In the summer of 1924, Ruth Whitehead Whaley, the first black woman to enroll at and graduate from Fordham Law, deserved to be joyful as she was finishing her final year at the Law School with her classmates. Instead she was upset—and justifiably so. In a letter dated June 7, 1924, Whitehead Whaley wrote to famed civil rights activist W.E.B. Du Bois regarding the source of her displeasure:
These years have been for the most part pleasantly and profitably spent. However there is one incident which has marred for me the beautiful memory I had expected to carry away of Fordham Law School, its magnanimous spirit and lack of caste and discrimination.
The incident involved a set of law books that Whitehead Whaley should have been awarded due to her exemplary scholastic achievement. She never received the books. Thanks in part to Du Bois, her story was made public in the NAACP’s publication The Crisis.
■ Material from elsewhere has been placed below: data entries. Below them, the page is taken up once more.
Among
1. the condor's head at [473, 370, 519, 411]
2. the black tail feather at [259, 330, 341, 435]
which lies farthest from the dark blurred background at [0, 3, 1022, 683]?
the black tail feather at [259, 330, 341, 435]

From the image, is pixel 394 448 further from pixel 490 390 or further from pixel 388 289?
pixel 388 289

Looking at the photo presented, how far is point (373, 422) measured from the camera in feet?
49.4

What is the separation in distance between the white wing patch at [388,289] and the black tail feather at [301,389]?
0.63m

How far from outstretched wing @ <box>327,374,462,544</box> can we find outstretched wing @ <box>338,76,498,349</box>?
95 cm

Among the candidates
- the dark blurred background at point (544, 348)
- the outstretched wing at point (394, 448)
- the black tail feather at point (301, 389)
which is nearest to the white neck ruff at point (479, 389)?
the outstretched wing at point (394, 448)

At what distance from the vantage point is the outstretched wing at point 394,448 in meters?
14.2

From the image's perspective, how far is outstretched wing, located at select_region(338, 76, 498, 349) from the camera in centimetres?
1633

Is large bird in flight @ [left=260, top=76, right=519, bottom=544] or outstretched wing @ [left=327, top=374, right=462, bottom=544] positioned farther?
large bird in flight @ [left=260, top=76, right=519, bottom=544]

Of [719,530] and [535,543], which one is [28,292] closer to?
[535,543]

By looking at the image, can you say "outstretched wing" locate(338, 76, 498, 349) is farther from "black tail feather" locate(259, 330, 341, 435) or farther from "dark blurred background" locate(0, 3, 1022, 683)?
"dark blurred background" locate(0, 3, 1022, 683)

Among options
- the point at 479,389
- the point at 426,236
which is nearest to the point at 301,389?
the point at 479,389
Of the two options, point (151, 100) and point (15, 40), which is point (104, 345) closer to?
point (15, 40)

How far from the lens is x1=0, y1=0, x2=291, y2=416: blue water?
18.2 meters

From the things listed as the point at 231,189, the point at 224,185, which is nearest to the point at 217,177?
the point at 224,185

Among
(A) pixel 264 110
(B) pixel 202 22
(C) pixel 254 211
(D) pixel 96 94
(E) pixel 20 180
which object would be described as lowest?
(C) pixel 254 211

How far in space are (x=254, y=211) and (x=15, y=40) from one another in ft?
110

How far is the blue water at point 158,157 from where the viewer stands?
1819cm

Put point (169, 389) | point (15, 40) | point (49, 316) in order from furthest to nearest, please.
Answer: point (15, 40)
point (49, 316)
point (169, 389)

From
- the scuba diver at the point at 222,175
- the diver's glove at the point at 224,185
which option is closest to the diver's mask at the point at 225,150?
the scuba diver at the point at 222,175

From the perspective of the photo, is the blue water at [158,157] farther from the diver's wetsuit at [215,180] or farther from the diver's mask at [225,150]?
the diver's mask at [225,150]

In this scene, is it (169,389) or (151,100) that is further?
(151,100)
On Tuesday, Whitehead Whaley’s story was told again, at a Black History Month celebration event that saw Whitehead Whaley and fellow alumna Eunice Carter ’32 inducted into the School’s Alumni of Distinction display.
After Todd Melnick, director of the Maloney Library, related Whitehead Whaley’s story to a standing-room-only crowd in the School’s Bateman Room, Leah Carter, great-granddaughter of Eunice Carter, spoke of her formidable great-grandmother whose work as a state prosecutor helped bring down one of the mob’s most notorious gangsters, Charles “Lucky” Luciano.
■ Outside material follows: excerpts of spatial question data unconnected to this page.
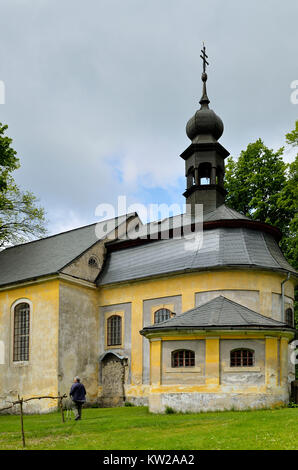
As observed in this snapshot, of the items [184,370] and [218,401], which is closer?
[218,401]

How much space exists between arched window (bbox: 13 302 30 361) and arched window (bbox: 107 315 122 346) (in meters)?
4.03

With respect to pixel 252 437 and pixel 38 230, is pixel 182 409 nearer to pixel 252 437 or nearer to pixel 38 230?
pixel 252 437

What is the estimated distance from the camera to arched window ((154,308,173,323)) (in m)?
22.7

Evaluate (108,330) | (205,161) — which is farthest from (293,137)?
(108,330)

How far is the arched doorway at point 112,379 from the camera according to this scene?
2356 cm

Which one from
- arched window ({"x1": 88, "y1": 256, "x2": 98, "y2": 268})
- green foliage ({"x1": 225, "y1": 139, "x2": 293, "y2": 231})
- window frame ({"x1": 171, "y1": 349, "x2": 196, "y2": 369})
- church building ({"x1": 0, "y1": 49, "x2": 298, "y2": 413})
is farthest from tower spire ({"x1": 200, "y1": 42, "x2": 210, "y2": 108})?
window frame ({"x1": 171, "y1": 349, "x2": 196, "y2": 369})

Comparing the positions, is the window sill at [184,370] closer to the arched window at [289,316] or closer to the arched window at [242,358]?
the arched window at [242,358]

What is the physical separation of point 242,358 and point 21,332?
1252 cm

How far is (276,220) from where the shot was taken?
99.7ft

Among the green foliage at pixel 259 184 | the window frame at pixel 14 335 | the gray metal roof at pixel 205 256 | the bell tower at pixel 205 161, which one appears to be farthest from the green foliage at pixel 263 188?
the window frame at pixel 14 335

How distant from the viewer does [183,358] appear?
58.1ft

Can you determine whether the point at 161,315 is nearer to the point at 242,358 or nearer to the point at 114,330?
the point at 114,330

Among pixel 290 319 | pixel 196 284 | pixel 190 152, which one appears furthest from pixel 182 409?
pixel 190 152
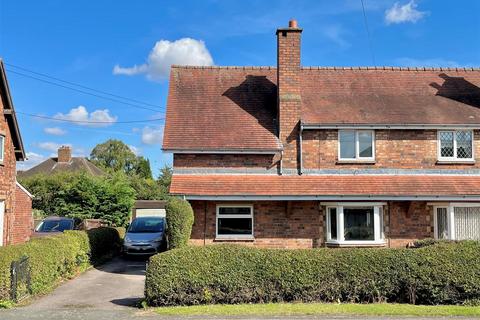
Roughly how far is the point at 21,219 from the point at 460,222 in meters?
18.4

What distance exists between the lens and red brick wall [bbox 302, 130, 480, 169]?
19.3 m

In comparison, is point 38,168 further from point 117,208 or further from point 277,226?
point 277,226

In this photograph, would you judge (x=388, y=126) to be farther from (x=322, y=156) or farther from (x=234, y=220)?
(x=234, y=220)

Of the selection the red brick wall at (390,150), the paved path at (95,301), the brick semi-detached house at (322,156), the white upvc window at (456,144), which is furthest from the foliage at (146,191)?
the white upvc window at (456,144)

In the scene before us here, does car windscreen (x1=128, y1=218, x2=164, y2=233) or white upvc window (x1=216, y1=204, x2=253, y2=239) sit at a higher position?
white upvc window (x1=216, y1=204, x2=253, y2=239)

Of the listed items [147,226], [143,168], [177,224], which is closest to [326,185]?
[177,224]

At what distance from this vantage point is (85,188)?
3656 cm

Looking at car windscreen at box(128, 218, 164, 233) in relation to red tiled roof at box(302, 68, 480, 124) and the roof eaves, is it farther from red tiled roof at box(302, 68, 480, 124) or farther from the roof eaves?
red tiled roof at box(302, 68, 480, 124)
“Without Eunice, [Luciano] may never have been convicted of any crime whatsoever,” said Leah Carter, a Yale Law graduate, who helped her father, Yale Law Professor Stephen Carter, conduct research for the book Invisible that he wrote about Eunice.
Eunice Carter became one of special prosecutor Thomas Dewey’s famed “Twenty Against the Underworld”—a team of twenty lawyers Dewey selected to help him fight organized crime in New York City. Carter was the only member of the team who was not a white male. It was Carter who first observed that organized crime was likely involved in running major prostitution rings in New York City, and it was this revelation that was the first domino to fall on the way to Luciano’s ultimate conviction.
The Alumni of Distinction event, part of the School’s 100 Years of Women celebration, was organized by the Maloney Library and the Center on Race, Law and Justice. The center’s faculty director, Professor Robin Lenhardt, urged the audience to consider the kinds of lessons a 21st-century audience can learn from past narratives involving race and gender.
“The stories of our honorees remind us that those of us who are part of the Fordham community have an obligation—an obligation to begin to provide answers to the questions about race and gender, about barriers that affect our community still,” Lenhardt said.
The Alumni of Distinction unveiling coincided with a walk-through visual display, “Lawyering Beyond the Shadows,” created by the Black Law Students Association. Guests were ushered through to the Costantino Room, where individual posters were lined up displaying accolades of and quotes from African-American woman graduates and students of Fordham Law School—20 in total. The exhibit also included a timeline of important dates in Black history in the United States as well as at Fordham Law.
3L Tanyell Cooke, the first Black woman to be elected Student Bar Association president at Fordham Law, was among those featured in the exhibit. She and classmate Melissa Romain, BLSA president, issued closing remarks at the Alumni of Distinction event. Romain spoke about the importance of contextualizing the accomplishments of legendary alumnae of color within a larger historical frame of struggle and triumph.
“The timeline puts into perspective the gravity of Whaley’s and Carter’s achievements,” Romain said. “This does not only speak to their character or drive and determination to success but also as an inspirational message to Black students and alumni of Fordham Law.”